Schwere Neurodermitis  – Depressionen – Ängste

Bonn, 15.10.18 Ständiger Juckreiz, schlechter Schlaf und das Gefühl, dass nichts richtig hilft – Patienten mit Neurodermitis sind nicht nur körperlich, sondern auch seelisch stark belastet. Studien zufolge sind psychische Erkrankungen wie Depressionen oder Angststörungen vor allem bei Patienten mit schwerer Neurodermitis überdurchschnittlich häufig. Innovative Therapieansätze, eine gute Schulung und Unterstützung aus dem Umfeld können helfen. Die Deutsche Haut- und Allergiehilfe informiert mit einer Broschüre speziell zur schweren Neurodermitis.

Neurodermitis, auch als atopisches Ekzem bezeichnet, wird durch das Zusammenspiel von genetischer Veranlagung und Umweltfaktoren wie zum Beispiel extremen Temperaturen, Allergenen oder mechanischen Reizen verursacht. Auch seelischer Stress kann Ekzemschübe auslösen oder verstärken. Gleichzeitg belastet das atopische Ekzem die Betroffenen emotional in hohem Maße: Ständiger Juckreiz lässt die Patienten auch nachts nicht zur Ruhe kommen. Müdigkeit, Reizbarkeit und Konzentrationsmangel sind häufige Folgen. Hinzu kommen Probleme durch das unschöne Hautbild und Kratzattacken, die im sozialen Umfeld nicht selten auf Ablehnung stoßen. Insbesondere Kinder und Jugendliche leiden unter Hänseleien und Mobbing. Doch auch Erwachsene haben mit Ausgrenzung oder beruflichen Nachteilen zu kämpfen. So ist es kein Wunder, dass viele Betroffene ein schlechtes Selbstwertgefühl haben, Angststörungen entwickeln oder depressive Phasen durchmachen. Um aus diesem Teufelskreis aus psychischer Belastung und Ekzemschüben zu entkommen, brauchen die betroffenen Patienten wirksame Medikamente, regelmäßige Schulungen zu Themen wie Hautpflege und Umgang mit dem Juckreiz sowie gegebenenfalls eine psychotherapeutische Unterstützung.

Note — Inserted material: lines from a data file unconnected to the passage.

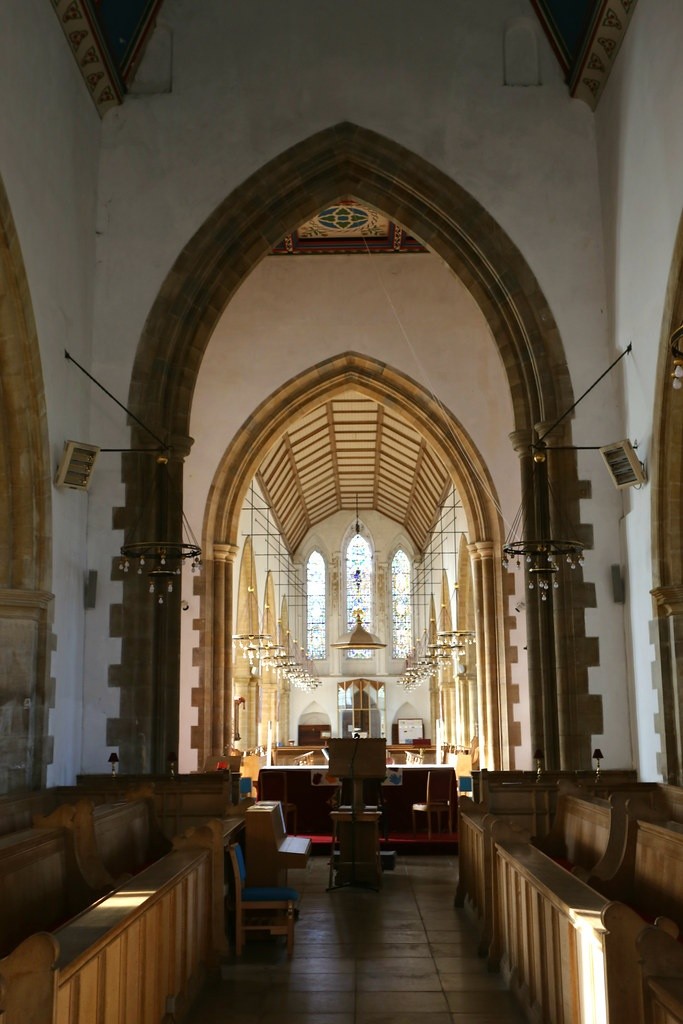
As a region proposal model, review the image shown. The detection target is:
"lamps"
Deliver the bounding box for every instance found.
[331,493,387,651]
[64,349,204,604]
[52,439,100,493]
[397,482,476,690]
[232,479,323,689]
[597,439,650,491]
[592,749,604,783]
[502,343,638,600]
[165,752,177,784]
[108,752,120,777]
[533,748,545,783]
[668,319,683,390]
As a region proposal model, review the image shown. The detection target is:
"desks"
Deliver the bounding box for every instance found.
[258,767,459,831]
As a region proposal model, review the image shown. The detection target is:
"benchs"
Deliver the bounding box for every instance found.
[0,787,295,1024]
[455,781,683,1024]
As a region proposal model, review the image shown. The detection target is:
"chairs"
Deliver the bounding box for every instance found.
[412,770,452,837]
[227,839,297,955]
[258,771,296,836]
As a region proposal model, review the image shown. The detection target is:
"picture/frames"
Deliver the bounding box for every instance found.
[397,718,424,745]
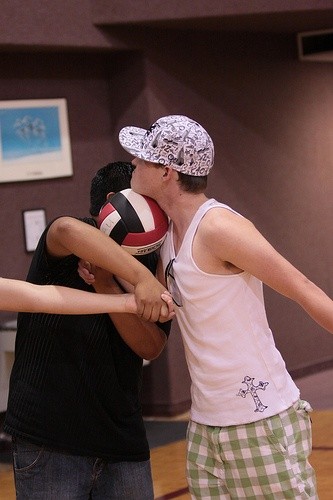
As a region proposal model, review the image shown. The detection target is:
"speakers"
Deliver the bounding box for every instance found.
[297,29,333,63]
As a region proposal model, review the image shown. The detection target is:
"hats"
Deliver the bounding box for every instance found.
[119,115,214,176]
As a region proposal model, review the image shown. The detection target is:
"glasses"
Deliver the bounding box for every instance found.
[165,258,182,307]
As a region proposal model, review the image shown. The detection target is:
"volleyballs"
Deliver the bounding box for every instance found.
[99,189,169,256]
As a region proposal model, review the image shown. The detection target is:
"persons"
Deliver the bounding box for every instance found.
[0,160,177,500]
[77,114,333,500]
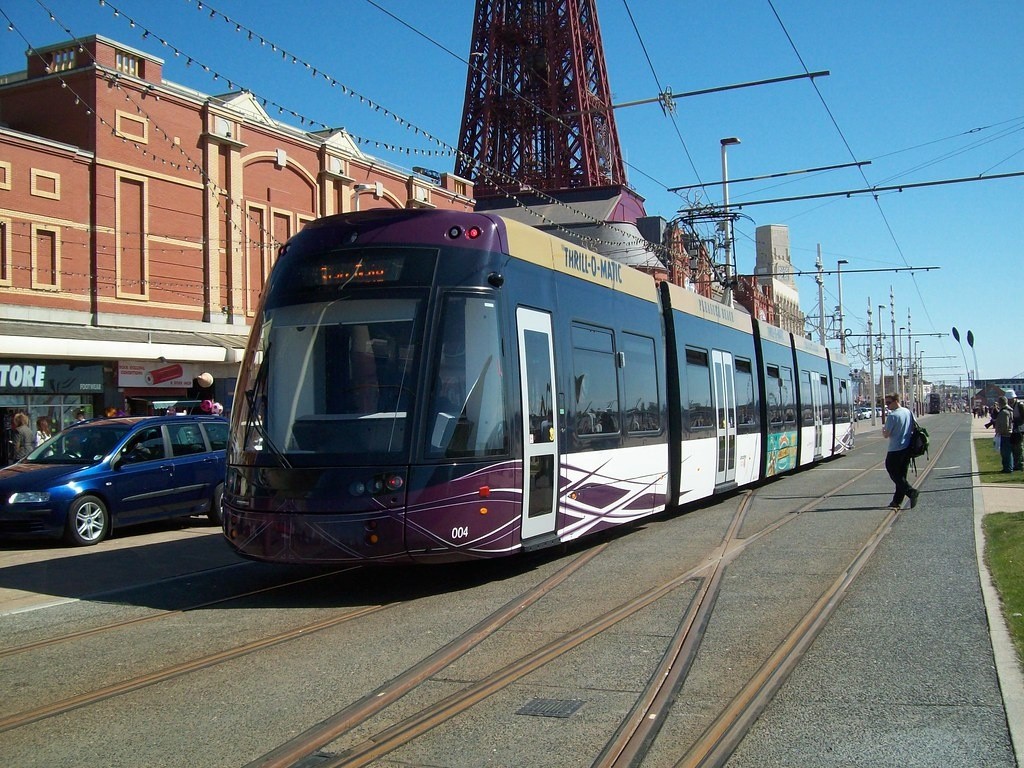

Neuer, vielversprechender Therapieansatz mit Biologika

Für die Behandlung der schweren Neurodermitis gibt es jetzt einen neuen Therapieansatz. Äußerliche Behandlungsmaßnahmen mit Cremes und Salben allein stoßen hier meist an ihre Grenzen. Stattdessen muss von innen heraus mit Medikamenten therapiert werden, die das Immunsystem beeinflussen und dadurch den Entzündungsprozess abschwächen. Dank neuer wissenschaftlicher Erkenntnisse gibt es nun Wirkstoffe, die ganz gezielt in den Krankheitsprozess eingreifen. So lässt sich die Therapie besser kontrollieren und das Risiko von Nebenwirkungen senken. Die neuen Wirkstoffe gehören zur Klasse der Biologika. Ein solches Medikament ist bereits erhältlich, mehrere sind in der Entwicklung.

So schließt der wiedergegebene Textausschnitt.